If you cannot use SIMD instructions, you can use something similar called SWAR. Effectively, you pack several integer values inside a wide integer (64 bits) and you try to somehow save instructions. Luckily, Khuong has a solution for us:

// credit: Paul Khuong
uint64_t encode_ten_thousands(uint64_t hi, uint64_t lo) {
  uint64_t merged = hi | (lo << 32);
  uint64_t top = ((merged * 10486ULL) >> 20) & ((0x7FULL << 32) | 0x7FULL);
  uint64_t bot = merged - 100ULL * top;
  uint64_t hundreds;
  uint64_t tens;
  hundreds = (bot << 16) + top;
  tens = (hundreds * 103ULL) >> 10;
  tens &= (0xFULL << 48) | (0xFULL << 32) | (0xFULL << 16) | 0xFULL;
  tens += (hundreds - 10ULL * tens) << 8;

  return tens;
}

void to_string_khuong(uint64_t x, char *out) {
  uint64_t top = x / 100000000;
  uint64_t bottom = x % 100000000;
  uint64_t first =
      0x3030303030303030 + encode_ten_thousands(top / 10000, top % 10000);
  memcpy(out, &first, sizeof(first));
  uint64_t second =
      0x3030303030303030 + encode_ten_thousands(bottom / 10000, bottom % 10000);
  memcpy(out + 8, &second, sizeof(second));
}

I refer you to Khuong’s blog post for a description.

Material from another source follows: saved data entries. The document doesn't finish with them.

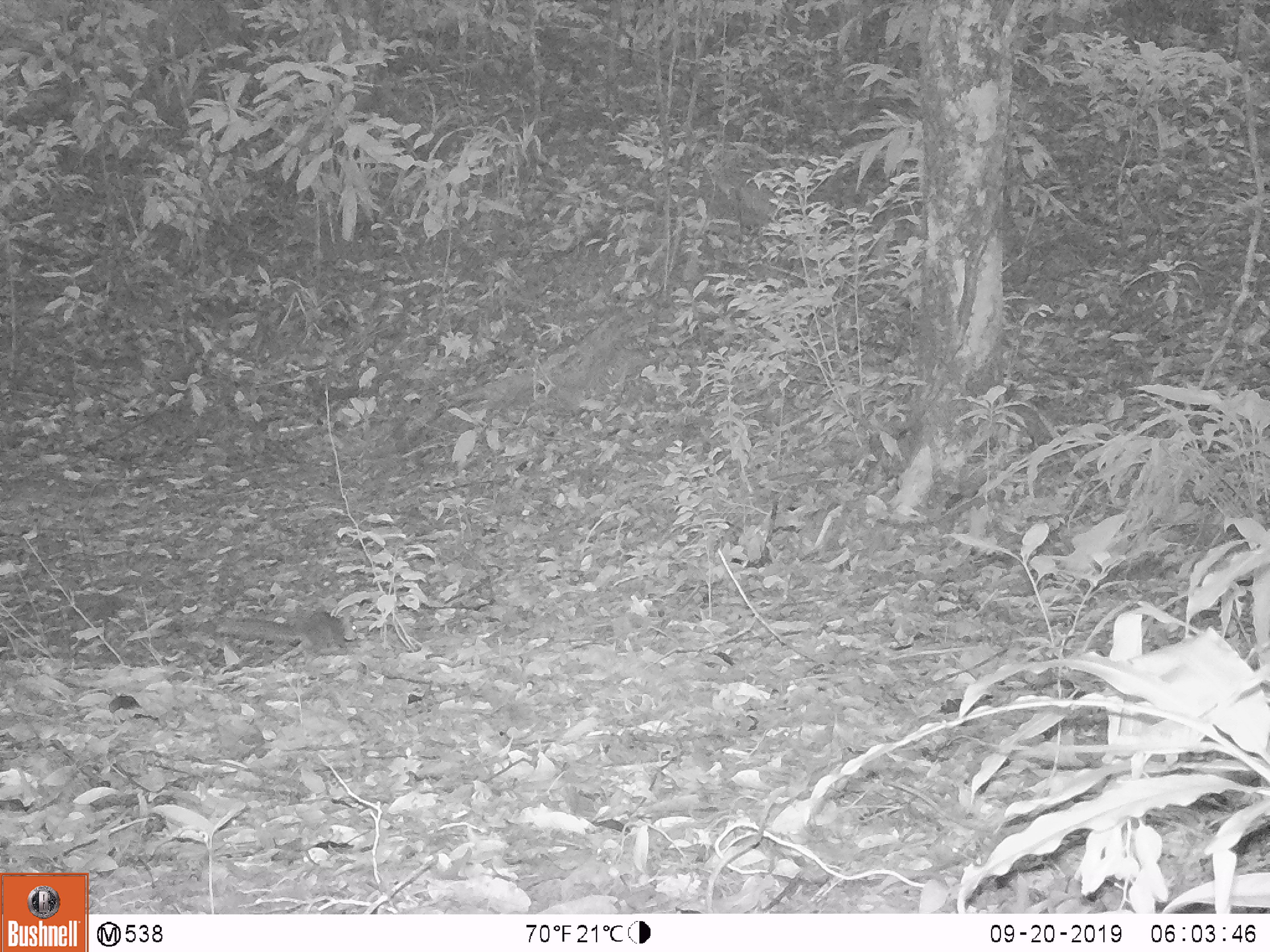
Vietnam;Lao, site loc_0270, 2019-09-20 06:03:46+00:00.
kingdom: Animalia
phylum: Chordata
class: Mammalia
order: Rodentia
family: Sciuridae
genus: Dremomys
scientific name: Dremomys rufigenis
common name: red-cheeked squirrel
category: red cheeked squirrel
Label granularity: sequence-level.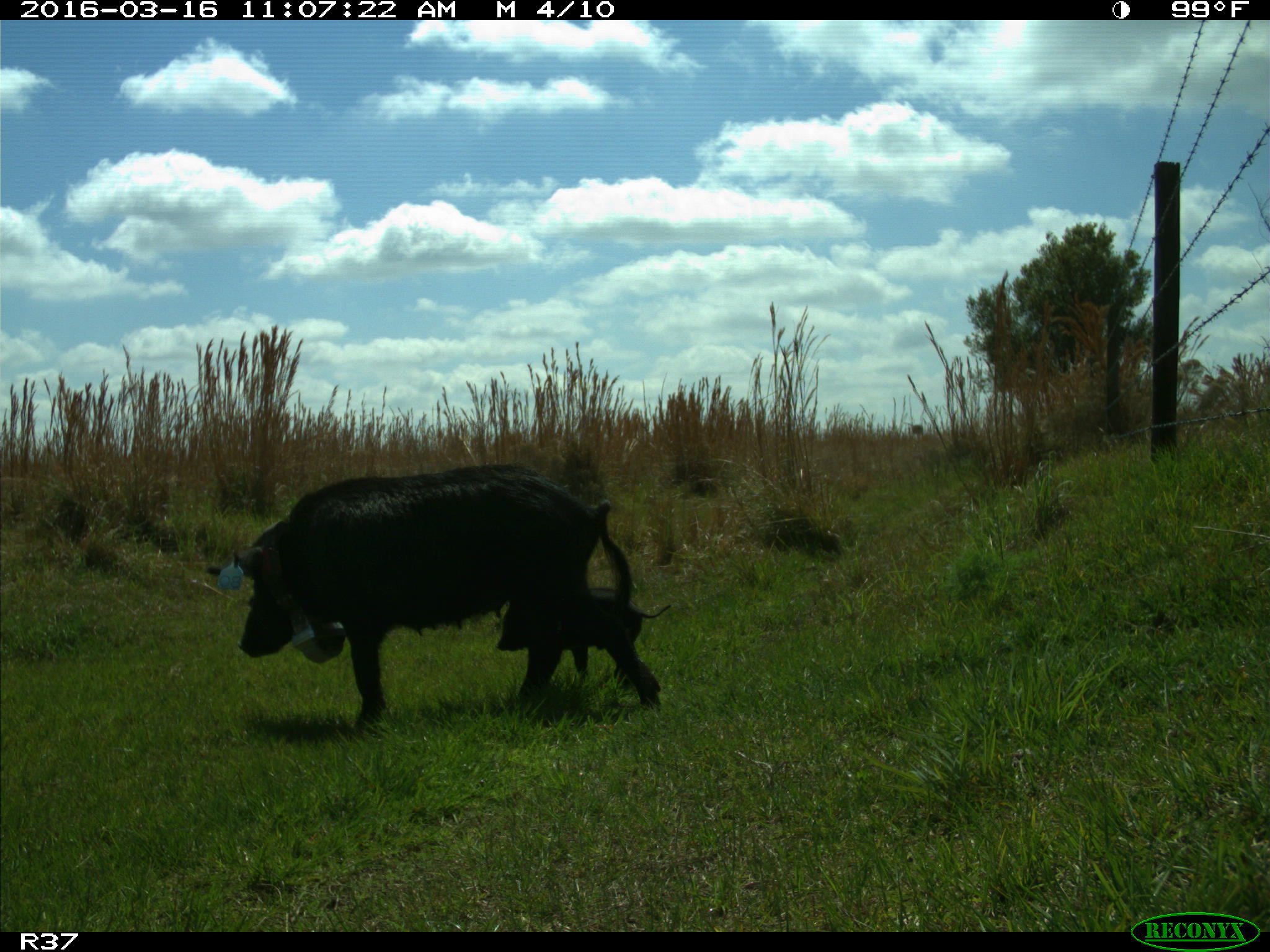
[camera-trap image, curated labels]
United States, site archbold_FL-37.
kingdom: Animalia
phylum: Chordata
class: Mammalia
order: Artiodactyla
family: Suidae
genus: Sus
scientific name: Sus scrofa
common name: wild boar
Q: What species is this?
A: Sus scrofa (wild boar).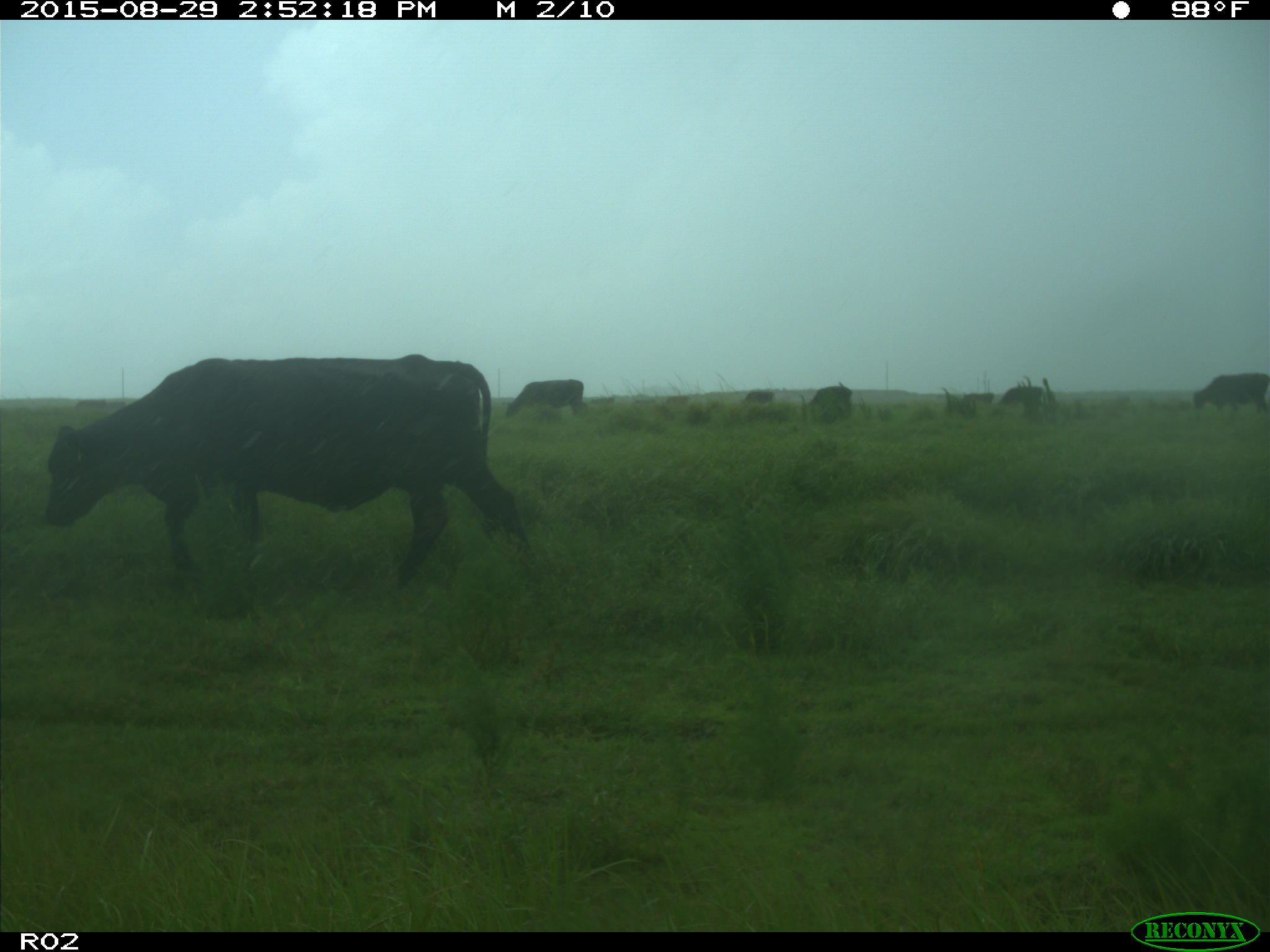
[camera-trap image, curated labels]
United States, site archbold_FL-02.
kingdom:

I wrote a small benchmark in C++ which measures the time per integer. Remember that every call to my functions produces 16 digits, exactly.

function	Apple M1, LLVM 12	AMD Zen 2, GCC 10
linear	14 ns	25 ns
backward linear	7.7 ns	18 ns
tree	6.9 ns	15 ns
Khuong	3.3 ns	8.0 ns
small table	3.7 ns	7.1 ns
SIMD	non-available	4.8 ns
big table	1.5 ns	2.9 ns

On both processors, the crazy big-table (40kB) approach is about 2 times faster than the version with a small table. Though a big-table can be justified in some instances, my feeling is that only in niche applications would such a big table be acceptable for such a narrow task. Even a smaller 3kB seems like an overkill given the good results we get with a small table.

The SIMD approach has a rather minimal gain compared to the version with a small table (merely 25%).

At a glance, the small table wins on practical ground. It is small, simple and portable.